**Stated problem**
Restate the entries below verbatim.

========

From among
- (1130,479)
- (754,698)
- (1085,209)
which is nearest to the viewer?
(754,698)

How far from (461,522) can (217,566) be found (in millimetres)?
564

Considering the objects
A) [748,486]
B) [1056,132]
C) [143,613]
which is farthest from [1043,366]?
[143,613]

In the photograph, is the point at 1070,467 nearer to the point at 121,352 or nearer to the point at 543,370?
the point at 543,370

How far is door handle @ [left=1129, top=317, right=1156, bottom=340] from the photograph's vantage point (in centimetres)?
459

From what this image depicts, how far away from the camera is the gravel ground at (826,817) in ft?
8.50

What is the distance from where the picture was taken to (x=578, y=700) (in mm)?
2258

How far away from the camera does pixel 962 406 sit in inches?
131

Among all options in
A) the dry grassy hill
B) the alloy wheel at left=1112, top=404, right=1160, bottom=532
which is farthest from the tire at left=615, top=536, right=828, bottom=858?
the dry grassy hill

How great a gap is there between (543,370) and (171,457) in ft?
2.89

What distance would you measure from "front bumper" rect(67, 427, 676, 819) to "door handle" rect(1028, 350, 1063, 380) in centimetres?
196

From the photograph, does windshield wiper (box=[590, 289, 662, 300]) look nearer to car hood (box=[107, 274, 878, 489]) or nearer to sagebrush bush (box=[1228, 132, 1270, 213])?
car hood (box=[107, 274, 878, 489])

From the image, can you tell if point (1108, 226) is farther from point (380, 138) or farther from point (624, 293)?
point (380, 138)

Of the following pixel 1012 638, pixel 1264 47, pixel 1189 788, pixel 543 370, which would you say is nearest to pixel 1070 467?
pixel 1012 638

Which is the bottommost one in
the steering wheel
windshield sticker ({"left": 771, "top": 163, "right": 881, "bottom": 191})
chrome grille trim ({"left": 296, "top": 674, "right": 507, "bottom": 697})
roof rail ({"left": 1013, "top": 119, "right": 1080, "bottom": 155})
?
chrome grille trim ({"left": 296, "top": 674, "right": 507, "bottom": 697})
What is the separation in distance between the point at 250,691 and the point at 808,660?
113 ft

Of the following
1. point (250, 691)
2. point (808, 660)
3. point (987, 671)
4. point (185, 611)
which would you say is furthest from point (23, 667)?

========

**Solution to this task**
From among
- (1130,479)
- (754,698)
- (1085,209)
which is nearest to the viewer?
(754,698)

How far from (461,522) can (217,566) be found (in millimetres)?
564

Considering the objects
A) [748,486]
B) [1056,132]
C) [143,613]
which is farthest from [1043,366]?
[143,613]

In the photograph, is the point at 1070,467 nearer to the point at 121,352 or nearer to the point at 543,370?
the point at 543,370

How far is door handle @ [left=1129, top=317, right=1156, bottom=340] from the photograph's vantage point (in centimetres)?
459

From what this image depicts, how far away from the camera is the gravel ground at (826,817) in ft?
8.50

What is the distance from where the picture was taken to (x=578, y=700) (in mm)?
2258

How far away from the camera does pixel 962 406 sit in inches?
131

Among all options in
A) the dry grassy hill
B) the alloy wheel at left=1112, top=404, right=1160, bottom=532
which is farthest from the tire at left=615, top=536, right=828, bottom=858?
the dry grassy hill

How great a gap is there between (543,370) and (171,457) in ft?
2.89

What distance would you measure from "front bumper" rect(67, 427, 676, 819) to "door handle" rect(1028, 350, 1063, 380) in centimetres?
196

From the photograph, does windshield wiper (box=[590, 289, 662, 300]) look nearer to car hood (box=[107, 274, 878, 489]) or nearer to sagebrush bush (box=[1228, 132, 1270, 213])?
car hood (box=[107, 274, 878, 489])

From the image, can you tell if point (1108, 226) is farther from point (380, 138) or farther from point (624, 293)?
point (380, 138)

Of the following pixel 1012 638, pixel 1264 47, pixel 1189 788, pixel 543 370, which would you say is nearest to pixel 1070 467?
pixel 1012 638

Which is the bottommost one in
the steering wheel
windshield sticker ({"left": 771, "top": 163, "right": 881, "bottom": 191})
chrome grille trim ({"left": 296, "top": 674, "right": 507, "bottom": 697})
roof rail ({"left": 1013, "top": 119, "right": 1080, "bottom": 155})
?
chrome grille trim ({"left": 296, "top": 674, "right": 507, "bottom": 697})
What is the separation in distance between the point at 250,691 and the point at 808,660?
113 ft

Of the following
1. point (250, 691)
2. point (808, 660)
3. point (987, 671)
4. point (185, 611)
which would you say is furthest from point (23, 667)?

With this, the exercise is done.